Quise tener un diario como el que confeccionaba con tanto mimo Henry Jones Sr. en Indiana Jones y la última cruzada; ser como el desprestigiado y luego ascendido a los altares Peter Fallow en La hoguera de las vanidades; que me dijeran aquello de “¿Tienes una pistola en el bolsillo o es que te alegras de verme? (Dolores a Eddie Valiant en ¿Quién engañó a Roger Rabit?); tener como amigo al Azeem de Robin Hood: príncipe de los ladrones y que mi piel mutara en mugre como lo hacía la de John McLane en La Jungla de cristal.

Hay muchas maneras de ver una película. Para evadirte, para investigar, para sufrir, para disfrutar, para entender, para aprender,...para sentir. Yo la veo de todas las maneras.

Parte de mi niñez, toda mi adolescencia y, de forma irremediable, toda mi vida está marcada por lo que veo en una pantalla de cine, se diferenciar la realidad de la ficción y mi pragmatismo (tipo freno de mano) no me hará traspasar la línea que separa la obsesión lírica de Cecilia en La rosa púrpura del Cairo de un día a día que disfruto igualmente.

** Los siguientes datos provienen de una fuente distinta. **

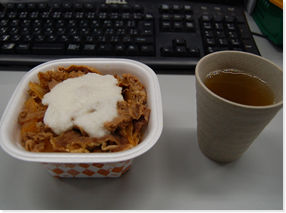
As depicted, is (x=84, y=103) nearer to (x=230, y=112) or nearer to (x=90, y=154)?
(x=90, y=154)

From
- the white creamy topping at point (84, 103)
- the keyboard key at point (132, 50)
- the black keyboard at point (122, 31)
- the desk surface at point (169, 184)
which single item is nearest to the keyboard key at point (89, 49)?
the black keyboard at point (122, 31)

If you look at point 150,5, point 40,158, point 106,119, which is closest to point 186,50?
point 150,5

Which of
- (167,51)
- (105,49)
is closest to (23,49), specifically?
(105,49)

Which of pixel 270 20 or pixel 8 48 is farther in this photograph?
pixel 270 20

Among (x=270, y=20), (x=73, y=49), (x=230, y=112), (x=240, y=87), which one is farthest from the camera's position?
(x=270, y=20)

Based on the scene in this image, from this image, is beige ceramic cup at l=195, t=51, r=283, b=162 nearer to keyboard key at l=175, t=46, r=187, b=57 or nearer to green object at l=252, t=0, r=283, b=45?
keyboard key at l=175, t=46, r=187, b=57

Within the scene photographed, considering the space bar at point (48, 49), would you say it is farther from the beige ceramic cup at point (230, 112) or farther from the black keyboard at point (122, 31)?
the beige ceramic cup at point (230, 112)

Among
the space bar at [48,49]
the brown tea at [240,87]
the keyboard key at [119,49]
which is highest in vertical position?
the brown tea at [240,87]

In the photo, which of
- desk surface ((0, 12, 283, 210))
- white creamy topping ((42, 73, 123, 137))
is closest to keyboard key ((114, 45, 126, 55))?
white creamy topping ((42, 73, 123, 137))
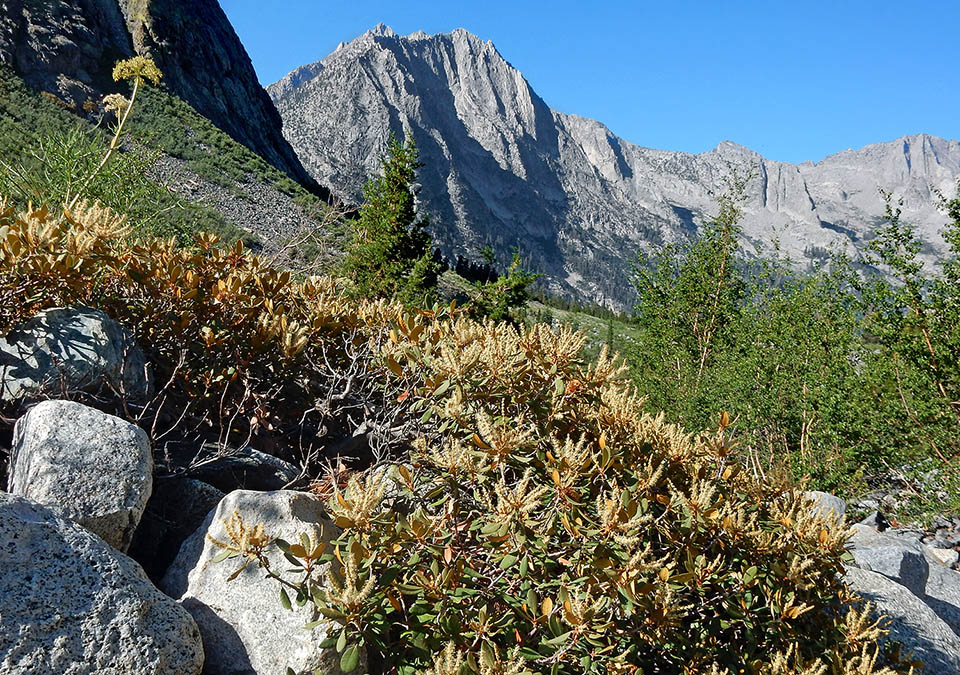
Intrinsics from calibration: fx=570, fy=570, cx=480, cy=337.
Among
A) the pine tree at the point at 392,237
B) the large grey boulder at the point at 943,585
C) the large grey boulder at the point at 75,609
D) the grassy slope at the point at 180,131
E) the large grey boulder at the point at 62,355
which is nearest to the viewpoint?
the large grey boulder at the point at 75,609

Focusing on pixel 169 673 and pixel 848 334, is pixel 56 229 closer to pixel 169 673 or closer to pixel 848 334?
pixel 169 673

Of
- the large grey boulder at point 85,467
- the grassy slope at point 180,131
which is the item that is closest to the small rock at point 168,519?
the large grey boulder at point 85,467

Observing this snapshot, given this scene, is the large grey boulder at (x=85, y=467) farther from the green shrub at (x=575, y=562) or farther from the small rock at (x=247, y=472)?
the green shrub at (x=575, y=562)

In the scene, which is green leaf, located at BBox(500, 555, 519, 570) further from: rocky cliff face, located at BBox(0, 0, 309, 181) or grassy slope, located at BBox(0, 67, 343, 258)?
rocky cliff face, located at BBox(0, 0, 309, 181)

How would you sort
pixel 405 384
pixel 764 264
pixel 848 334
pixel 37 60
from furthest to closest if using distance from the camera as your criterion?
pixel 37 60 < pixel 764 264 < pixel 848 334 < pixel 405 384

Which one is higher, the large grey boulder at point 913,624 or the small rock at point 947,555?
the large grey boulder at point 913,624

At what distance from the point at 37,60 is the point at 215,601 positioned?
50.5 metres

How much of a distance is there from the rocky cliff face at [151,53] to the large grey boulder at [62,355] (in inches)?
1787

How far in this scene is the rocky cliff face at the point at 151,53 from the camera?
38.7 metres

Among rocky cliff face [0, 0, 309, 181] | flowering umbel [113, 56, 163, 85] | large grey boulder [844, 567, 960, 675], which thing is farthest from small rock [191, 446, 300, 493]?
rocky cliff face [0, 0, 309, 181]

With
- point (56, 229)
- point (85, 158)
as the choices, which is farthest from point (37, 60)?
point (56, 229)

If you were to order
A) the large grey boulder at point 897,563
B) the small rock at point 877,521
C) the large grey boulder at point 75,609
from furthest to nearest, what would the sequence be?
1. the small rock at point 877,521
2. the large grey boulder at point 897,563
3. the large grey boulder at point 75,609

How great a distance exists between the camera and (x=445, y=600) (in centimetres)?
177

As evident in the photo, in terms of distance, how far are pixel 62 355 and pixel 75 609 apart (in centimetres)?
124
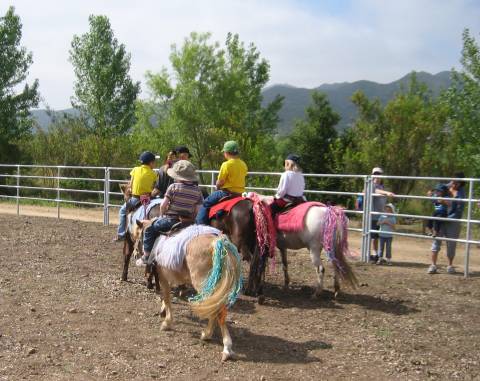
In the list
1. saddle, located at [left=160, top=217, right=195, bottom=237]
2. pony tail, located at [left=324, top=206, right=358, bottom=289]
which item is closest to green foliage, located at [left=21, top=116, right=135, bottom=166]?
pony tail, located at [left=324, top=206, right=358, bottom=289]

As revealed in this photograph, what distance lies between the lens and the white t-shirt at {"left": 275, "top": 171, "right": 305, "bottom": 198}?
22.6ft

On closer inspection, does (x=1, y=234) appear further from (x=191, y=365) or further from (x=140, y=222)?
(x=191, y=365)

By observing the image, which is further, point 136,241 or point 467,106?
point 467,106

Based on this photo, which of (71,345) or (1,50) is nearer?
(71,345)

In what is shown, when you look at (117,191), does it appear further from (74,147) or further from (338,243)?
(338,243)

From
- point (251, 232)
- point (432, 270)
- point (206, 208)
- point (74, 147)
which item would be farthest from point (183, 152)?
point (74, 147)

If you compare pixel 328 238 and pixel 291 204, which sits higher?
pixel 291 204

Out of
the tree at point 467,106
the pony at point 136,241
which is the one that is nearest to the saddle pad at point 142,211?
the pony at point 136,241

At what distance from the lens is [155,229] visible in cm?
552

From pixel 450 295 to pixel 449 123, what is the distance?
1099cm

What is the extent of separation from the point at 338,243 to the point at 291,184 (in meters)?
1.02

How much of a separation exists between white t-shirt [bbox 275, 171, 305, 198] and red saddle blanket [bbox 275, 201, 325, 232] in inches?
7.8

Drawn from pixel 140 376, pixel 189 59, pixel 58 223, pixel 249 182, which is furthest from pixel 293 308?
pixel 189 59

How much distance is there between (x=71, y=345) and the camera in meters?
4.76
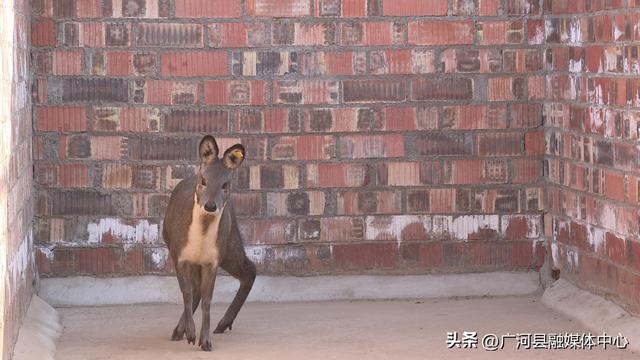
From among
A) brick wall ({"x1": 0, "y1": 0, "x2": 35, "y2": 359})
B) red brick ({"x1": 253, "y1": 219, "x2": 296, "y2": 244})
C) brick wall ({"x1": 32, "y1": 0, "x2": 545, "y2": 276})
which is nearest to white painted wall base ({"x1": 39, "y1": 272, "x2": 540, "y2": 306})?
brick wall ({"x1": 32, "y1": 0, "x2": 545, "y2": 276})

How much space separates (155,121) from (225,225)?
178cm

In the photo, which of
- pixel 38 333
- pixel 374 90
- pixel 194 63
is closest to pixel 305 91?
pixel 374 90

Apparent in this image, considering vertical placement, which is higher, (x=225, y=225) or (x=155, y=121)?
(x=155, y=121)

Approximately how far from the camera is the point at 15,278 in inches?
316

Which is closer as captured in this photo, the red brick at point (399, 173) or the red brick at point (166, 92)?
the red brick at point (166, 92)

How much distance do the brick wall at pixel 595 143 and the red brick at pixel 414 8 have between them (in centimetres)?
91

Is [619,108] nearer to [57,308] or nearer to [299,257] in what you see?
[299,257]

He ido muchas veces solo al cine, y esto suele alarmar a quien nunca me a acompañado a tal cosa. Desde horas antes de ir ya estoy nervioso (aunque no se me note); me gusta llegar al menos media hora antes en sesiones de días laborales. Me gusta contemplar los display de los próximos estrenos y pasear tranquilamente por el vestíbulo antes de acceder a la sala. Es mi liturgia y entiendo que no todo el mundo tiene porque seguirla para ir a ver una película. Pero yo si. Por eso me gusta ir solo.

Cuando tenía catorce años junto a mi (desenfocado en la memoria) amigo Víctor hice un experimento: ir al cine sin saber la película que se exhibía, era El invierno en Lisboa. No he vuelto a repetirlo. Fue en Mérida, en el Teatro Cine María Luisa.

Da igual el modo en que se vea una película, lo importante es que siga habiendo cines, películas y gente que quiera disfrutar de ello.